Janz V, Löchel J, Trampuz A, Schaser K-D, Hofer A, Wassilew G I
Klinik und Poliklinik für Orthopädie und Orthopädische Chirurgie, Universitätsmedizin Greifswald KöR, Sauerbruchstr., 17475, Greifswald, Deutschland.
Centrum für Muskuloskelettale Chirurgie, Charité - Universitätsmedizin Berlin, Berlin, Deutschland.
Orthopade. 2020 Feb;49(2):142-148. doi: 10.1007/s00132-020-03872-1.
Periprosthetic joint infection (PJI) of megaprostheses occur in about 10% of all cases. The criteria for PJI are defined by the "Musculoskleletal Infection Society" (MSIS) and apply to both primary arthroplasty and megaprostheses.
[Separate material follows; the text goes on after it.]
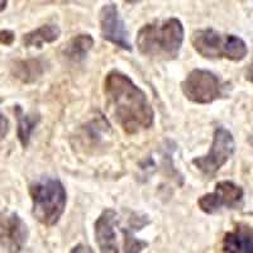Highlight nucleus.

The management strategies of PJI in megaprostheses are dependent on the duration of infection and the maturity of the bacterial biofilm. Implant retention with an exchange of the mobile components is only possible in the presence of an immature biofilm. In the presence of a mature biofilm, a one- or two-stage exchange must be performed. A complete exchange of all endoprosthetic components should be performed, if possible, since a partial retention of isolated components results in inferior treatment success rates.
The highest success rates are achievable with two-stage exchanges. Multiple risk factors such as skin necrosis, postoperative haematoma, prolonged wound secretion and operative times ≥ 2.5 h are risk factors for the development of PJI in megaprostheses. Knowledge regarding these risk factors allows for an identification of high-risk patients and early management of PJI.
大型假体周围关节感染(PJI)在所有病例中约占10%。PJI的诊断标准由“肌肉骨骼感染协会”(MSIS)定义,适用于初次关节置换术和大型假体。
大型假体PJI的处理策略取决于感染持续时间和细菌生物膜的成熟度。仅在生物膜不成熟时才可能保留假体并更换活动部件。在生物膜成熟的情况下,必须进行一期或二期翻修。如果可能,应彻底更换所有假体组件,因为部分保留单个组件会导致治疗成功率较低。
二期翻修可获得最高成功率。多种风险因素,如皮肤坏死、术后血肿、伤口分泌物持续时间延长和手术时间≥2.5小时,是大型假体发生PJI的风险因素。了解这些风险因素有助于识别高危患者并对PJI进行早期处理。